First we create the 12 x 13 matrix of zeros.

The element at (1,1) of Pascal’s Triangle is 1, but we have to keep an extra column of zeros on the left. So, the element to be set is at (1,2).

Since the first row contains only one element, we can start on the second row.

We must also start on the second column, because the first column is just made up of zeros.

We set each element of  Pascal’s Triangle to be the sum of the one above and the one above-left.

Finally, we elimante the extra column of zeros

 

Now pascal will have 12 rows of the Pascal Triangle

 

2.

 

sumcol = sum(pasc)

 

12    66   220   495   792   924   792   495   220    66    12     1

 

The sum of columns of Pascal’s Triangle represents the possible combinations of 12 elements(we have 12 rows in this case) elements. The first is “12 choose 1”, then “12 choose 2”, etc, until the last one: “12 choose 12”

 

These are represented by the formula n! / ((n-k)! k!), where n in this case is 12 and k varies from 1 to 12.

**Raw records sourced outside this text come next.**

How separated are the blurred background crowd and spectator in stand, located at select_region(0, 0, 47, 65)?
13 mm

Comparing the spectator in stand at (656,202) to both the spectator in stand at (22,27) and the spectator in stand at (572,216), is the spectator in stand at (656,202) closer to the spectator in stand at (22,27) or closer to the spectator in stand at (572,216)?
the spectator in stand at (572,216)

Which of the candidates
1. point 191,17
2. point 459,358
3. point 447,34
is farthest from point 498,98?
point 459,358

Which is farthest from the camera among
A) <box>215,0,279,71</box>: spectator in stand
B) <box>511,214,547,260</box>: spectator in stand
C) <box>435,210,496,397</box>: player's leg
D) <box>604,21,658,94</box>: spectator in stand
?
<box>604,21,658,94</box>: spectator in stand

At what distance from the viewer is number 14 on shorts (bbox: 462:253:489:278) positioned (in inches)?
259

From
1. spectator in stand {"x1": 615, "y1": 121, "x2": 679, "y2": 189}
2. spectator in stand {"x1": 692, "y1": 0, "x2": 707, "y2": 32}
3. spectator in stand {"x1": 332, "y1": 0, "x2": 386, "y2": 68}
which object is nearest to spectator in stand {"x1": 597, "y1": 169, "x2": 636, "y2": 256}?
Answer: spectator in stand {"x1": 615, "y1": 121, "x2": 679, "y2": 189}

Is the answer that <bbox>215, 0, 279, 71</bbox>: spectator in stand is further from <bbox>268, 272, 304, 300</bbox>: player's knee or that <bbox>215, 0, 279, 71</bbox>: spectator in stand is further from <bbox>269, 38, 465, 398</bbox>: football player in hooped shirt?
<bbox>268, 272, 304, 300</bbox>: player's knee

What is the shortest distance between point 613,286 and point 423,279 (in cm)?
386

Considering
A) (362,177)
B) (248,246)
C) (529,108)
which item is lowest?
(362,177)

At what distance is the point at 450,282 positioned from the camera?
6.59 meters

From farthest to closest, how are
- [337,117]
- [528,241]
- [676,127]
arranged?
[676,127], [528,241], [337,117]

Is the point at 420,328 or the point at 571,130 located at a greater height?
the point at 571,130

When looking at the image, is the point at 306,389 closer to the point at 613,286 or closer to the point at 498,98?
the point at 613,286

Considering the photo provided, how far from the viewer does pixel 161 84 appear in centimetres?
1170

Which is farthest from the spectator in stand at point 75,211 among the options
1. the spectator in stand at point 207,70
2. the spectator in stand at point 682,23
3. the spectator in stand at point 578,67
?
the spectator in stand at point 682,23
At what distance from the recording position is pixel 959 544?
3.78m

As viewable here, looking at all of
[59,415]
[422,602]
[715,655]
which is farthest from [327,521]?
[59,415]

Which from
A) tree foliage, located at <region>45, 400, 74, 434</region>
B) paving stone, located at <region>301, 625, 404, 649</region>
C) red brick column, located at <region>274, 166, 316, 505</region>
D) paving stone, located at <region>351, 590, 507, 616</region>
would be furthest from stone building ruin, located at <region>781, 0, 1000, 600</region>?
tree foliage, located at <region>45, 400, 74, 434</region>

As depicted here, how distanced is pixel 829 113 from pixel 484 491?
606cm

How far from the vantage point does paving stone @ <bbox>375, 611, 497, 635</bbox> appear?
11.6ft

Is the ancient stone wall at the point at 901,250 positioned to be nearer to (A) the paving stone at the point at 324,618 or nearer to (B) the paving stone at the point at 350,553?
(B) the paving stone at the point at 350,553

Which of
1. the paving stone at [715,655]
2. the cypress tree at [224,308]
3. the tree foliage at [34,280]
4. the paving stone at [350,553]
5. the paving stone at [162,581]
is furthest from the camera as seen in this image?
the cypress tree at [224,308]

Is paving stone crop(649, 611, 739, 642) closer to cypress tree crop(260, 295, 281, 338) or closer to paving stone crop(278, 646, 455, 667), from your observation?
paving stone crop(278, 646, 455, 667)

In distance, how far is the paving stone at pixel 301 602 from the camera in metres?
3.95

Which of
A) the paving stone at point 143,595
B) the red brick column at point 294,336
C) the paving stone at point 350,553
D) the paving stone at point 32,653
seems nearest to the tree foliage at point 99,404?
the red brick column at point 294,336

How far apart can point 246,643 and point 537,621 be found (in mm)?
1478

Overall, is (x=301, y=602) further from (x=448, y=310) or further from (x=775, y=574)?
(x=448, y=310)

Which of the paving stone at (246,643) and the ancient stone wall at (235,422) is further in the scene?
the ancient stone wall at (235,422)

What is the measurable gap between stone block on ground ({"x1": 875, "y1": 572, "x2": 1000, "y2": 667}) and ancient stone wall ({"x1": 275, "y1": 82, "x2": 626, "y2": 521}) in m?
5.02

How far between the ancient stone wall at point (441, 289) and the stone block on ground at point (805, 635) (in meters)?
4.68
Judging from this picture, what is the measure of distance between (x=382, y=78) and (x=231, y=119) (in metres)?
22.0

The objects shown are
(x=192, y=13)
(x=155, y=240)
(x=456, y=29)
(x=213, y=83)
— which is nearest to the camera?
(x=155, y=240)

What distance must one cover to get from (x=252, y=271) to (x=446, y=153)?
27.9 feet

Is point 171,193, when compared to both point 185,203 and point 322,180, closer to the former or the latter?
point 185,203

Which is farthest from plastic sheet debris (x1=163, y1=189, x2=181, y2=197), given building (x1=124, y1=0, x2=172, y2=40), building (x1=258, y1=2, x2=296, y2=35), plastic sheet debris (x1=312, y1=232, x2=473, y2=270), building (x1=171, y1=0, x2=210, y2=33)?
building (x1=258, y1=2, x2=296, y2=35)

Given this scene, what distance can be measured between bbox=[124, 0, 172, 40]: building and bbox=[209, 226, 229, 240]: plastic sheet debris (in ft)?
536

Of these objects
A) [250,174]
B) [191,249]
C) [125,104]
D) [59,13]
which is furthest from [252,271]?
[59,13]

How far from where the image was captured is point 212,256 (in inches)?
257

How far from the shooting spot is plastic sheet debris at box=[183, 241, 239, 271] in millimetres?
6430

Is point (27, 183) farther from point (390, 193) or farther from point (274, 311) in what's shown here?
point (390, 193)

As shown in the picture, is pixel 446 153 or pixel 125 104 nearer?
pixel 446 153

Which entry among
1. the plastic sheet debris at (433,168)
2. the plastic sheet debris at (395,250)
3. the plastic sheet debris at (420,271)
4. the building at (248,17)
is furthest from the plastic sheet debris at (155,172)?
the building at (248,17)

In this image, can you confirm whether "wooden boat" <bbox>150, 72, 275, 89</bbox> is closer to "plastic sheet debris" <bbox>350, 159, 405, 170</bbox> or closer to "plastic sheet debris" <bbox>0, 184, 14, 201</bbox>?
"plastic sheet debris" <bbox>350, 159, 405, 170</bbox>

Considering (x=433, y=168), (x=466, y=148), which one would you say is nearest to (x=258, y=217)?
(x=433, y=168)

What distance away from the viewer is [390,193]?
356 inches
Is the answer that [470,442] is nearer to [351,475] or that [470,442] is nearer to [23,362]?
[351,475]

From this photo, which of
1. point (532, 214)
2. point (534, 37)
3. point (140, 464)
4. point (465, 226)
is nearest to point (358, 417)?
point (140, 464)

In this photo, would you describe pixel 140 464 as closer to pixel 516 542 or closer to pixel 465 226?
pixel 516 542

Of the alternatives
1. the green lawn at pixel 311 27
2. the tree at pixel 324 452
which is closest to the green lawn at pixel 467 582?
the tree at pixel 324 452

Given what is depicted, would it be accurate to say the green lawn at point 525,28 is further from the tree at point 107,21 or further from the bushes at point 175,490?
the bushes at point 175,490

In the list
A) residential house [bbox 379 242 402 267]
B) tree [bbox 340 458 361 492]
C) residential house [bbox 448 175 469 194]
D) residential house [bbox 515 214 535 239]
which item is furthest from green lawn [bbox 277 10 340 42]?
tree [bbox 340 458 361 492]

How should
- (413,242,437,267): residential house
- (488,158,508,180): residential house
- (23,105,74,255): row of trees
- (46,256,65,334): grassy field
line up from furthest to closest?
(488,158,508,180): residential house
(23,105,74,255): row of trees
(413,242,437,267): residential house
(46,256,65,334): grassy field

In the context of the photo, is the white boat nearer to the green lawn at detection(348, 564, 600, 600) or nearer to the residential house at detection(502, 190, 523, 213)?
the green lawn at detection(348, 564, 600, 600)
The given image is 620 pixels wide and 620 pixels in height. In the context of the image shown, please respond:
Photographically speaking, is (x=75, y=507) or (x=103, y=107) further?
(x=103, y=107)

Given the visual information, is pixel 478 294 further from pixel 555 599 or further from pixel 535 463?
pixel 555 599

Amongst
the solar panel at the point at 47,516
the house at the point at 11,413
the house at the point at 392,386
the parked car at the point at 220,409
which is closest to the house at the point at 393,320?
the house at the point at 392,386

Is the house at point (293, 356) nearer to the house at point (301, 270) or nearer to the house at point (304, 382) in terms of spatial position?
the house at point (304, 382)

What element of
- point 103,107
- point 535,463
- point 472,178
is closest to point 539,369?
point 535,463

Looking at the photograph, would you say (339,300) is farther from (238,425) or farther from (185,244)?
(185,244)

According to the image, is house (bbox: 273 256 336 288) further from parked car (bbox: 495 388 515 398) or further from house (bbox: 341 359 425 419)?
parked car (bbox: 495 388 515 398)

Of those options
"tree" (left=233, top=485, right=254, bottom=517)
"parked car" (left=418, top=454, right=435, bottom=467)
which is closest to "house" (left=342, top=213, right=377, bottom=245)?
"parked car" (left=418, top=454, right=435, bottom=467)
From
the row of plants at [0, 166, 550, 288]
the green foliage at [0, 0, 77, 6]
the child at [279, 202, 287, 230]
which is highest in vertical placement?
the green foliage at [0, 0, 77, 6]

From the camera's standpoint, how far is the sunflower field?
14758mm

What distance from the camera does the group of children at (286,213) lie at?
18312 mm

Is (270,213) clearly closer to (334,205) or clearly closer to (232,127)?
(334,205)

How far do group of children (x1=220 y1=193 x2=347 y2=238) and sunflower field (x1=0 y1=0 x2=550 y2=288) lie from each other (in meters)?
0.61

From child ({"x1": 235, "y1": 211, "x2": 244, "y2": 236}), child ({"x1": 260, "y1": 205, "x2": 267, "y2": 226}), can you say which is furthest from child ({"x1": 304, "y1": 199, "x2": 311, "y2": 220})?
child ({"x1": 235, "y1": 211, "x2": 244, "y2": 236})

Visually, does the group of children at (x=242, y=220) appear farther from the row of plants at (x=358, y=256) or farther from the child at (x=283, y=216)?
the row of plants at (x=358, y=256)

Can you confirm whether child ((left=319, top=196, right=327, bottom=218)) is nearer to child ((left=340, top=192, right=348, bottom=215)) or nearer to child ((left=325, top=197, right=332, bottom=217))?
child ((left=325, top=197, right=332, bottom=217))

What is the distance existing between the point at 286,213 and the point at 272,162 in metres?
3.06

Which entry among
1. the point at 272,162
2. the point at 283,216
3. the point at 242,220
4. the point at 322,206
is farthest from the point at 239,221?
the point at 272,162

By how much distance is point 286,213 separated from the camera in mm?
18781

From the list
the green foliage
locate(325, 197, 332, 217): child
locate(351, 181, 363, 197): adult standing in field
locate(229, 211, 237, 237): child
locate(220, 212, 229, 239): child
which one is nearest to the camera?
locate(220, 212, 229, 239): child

You can check these values using the factorial operator. Ex: factorial (12) / (factorial(10) * factorial(2)) gives you 66, just as expected.

 

sumrow = sum(pasc')

 

1           2           4           8          16          32          64         128         256         512        1024        2048

 

These are simply the powers of 2 from 0 to 11.

 

 

 

 

3.

 

fib = zeros(1,12);

for row = 1:12

            for col = 1:row

                        fib(row) = fib(row) + pascal(row-col+1, col);

            end

end

 

fib

 

This question wasn’t very obvious and few people know that Fibonacci’s numbers are hidden in Pascal’s Triangle.

 

We obtain the numbers by adding anti-diagonals, from the top left corner. Each diagonal adds up to one of the Fibonacci’s numbers.

 

We start from the first row, and for each row, we add each column to the next column on the row above.

That is:

 

fib(1) is pascal(1,1)

 

fib(2) is pascal(2,1) + pascal(1,2)

 

fib(3) is pascal(3,1) + pascal(2,2) + pascal(1,3)

 

fib(3) is pascal(4,1) + pascal(3,2) + pascal(2,3) + pascal(1,4)

 

…

 

Notice the need for row-col + 1 to determine the row of the Pascal element to be added.